*Extract:*
The module provides the student with the necessary tools and skills to tackle advanced product design tasks using real world engineering problems such as the design of a single seater race car. A number of product design briefs are presented to the class from which individuals can choose a project. These projects could include chassis design, body design, upright, suspension, air intake, brake box etc.
The students will follow a systematic design approach to design defining the problem, generating concepts, analysing and evaluating these concepts, creating full 3d models and working drawings and final physical model using RP technologies.
This module is 100% continuous assessment where a number of discrete assignments are assessed throughout the year.
Engineering design process: Definition of engineering design, players in the design process, user centred design, engineering design process, steps in engineering design process, determination of need and problem definition, conceptualisation, Preliminary design, detailed design.
Management of the design process: Project management, planning and scheduling, work breakdown, design structure matrix, activity network, analyses, time analyses, gantt chart, directing.
Anthropometrics / Ergonomics/ Aesthetics: Distinguish between ergonomics and anthropometrics, man machine relationship, The “Average Person” / 95th percentile, use of Anthropometric data, types of displays/controls, aesthetic design.
Design Evaluation: Use of QFD (Quality Function Deployment) and house of quality analysis, decision matrices.
Advanced Solid Modelling techniques: Top-down/bottom assembly design strategies, design within the concept of an assembly, advanced surface modelling, collision detection, motion analysis, weldments, sheet metal design, advanced rendering techniques.
Computer Aided Engineering (CAE): FEA analysis, thermal analysis, fatigue, Computational Fluid Dynamics (CFD), sustainability analysis, parametric modelling.
Rapid Prototyping (RP): Selection of appropriate RP process (FDM, SLA, SLS, 3d printing) to post process solid model designs to create scaled rapid prototypes.
Detailed design and analysis: Application of engineering calculations within the design process, yield/ultimate strength, safety factor, fatigue loading, bearing selection, shaft design and torque analysis, deflection and stiffness.
Design presentation / Detailed drawings. Creating working drawings with detailed dimensions and tolerances. Generation of BOM files, weldment cut lists, exploded views, photo rendering.
Design presentations & report: Students will be required to present and justify their designs at the end of the module. They will also be required to produce a technical report in compliance with engineering reporting standards.
The following learning and teaching methods will be used:
Lectures, discussions, case studies, problem solving, project work, self directed learning, dissertation, computer based learning, presentations.
Students will be presented with a number of design briefs and be expected to problem solve to generate appropriate solutions.
This module will be taught in a dedicated design environment with each student having access to an engineering CAD workstation with appropriate CAE software such as Solid modelling, photo rendering FEA, and rapid prototyping.
Students will have the opportunity to integrate with the DIT formula student team and experience real world manufacturing case studies in relation to their individual design task.
This module will make extensive use of Brighspace, dedicated tutorials including video instruction which will support students in their self directed learning activities.
| Module Content & Assessment | |
|---|---|
| Assessment Breakdown | % |
| Other Assessment(s) | 100 |

*What is required:* Reproduce the module description word for word from "The students will" to "using RP technologies.". The rows that follow play no part in the work on the module description.

*Given entries:*
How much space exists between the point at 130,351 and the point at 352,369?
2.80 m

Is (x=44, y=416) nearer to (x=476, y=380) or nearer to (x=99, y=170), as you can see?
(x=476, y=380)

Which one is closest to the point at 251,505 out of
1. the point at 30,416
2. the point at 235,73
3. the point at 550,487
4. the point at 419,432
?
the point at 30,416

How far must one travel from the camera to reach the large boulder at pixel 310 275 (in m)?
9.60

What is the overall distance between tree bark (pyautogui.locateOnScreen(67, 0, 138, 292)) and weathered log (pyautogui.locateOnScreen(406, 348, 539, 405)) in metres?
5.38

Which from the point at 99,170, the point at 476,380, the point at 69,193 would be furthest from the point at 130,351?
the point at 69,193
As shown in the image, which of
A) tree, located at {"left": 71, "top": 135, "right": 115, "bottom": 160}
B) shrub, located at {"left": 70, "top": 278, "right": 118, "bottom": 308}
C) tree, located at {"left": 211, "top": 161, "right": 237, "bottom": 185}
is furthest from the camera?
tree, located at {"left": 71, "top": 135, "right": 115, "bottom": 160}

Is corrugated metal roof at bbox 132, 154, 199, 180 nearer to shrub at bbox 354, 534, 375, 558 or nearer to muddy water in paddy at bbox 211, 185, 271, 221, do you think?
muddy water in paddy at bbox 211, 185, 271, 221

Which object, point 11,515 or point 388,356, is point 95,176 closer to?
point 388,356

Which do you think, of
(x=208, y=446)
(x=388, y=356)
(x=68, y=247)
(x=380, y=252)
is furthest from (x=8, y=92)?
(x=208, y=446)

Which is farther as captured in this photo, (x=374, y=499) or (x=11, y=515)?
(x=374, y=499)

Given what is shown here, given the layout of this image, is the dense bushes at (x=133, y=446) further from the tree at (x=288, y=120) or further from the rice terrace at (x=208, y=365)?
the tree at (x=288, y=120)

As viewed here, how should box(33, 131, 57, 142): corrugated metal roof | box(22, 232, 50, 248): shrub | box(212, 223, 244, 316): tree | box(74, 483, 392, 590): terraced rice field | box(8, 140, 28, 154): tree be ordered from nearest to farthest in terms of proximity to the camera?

*Response to the task:*
The students will follow a systematic design approach to design defining the problem, generating concepts, analysing and evaluating these concepts, creating full 3d models and working drawings and final physical model using RP technologies.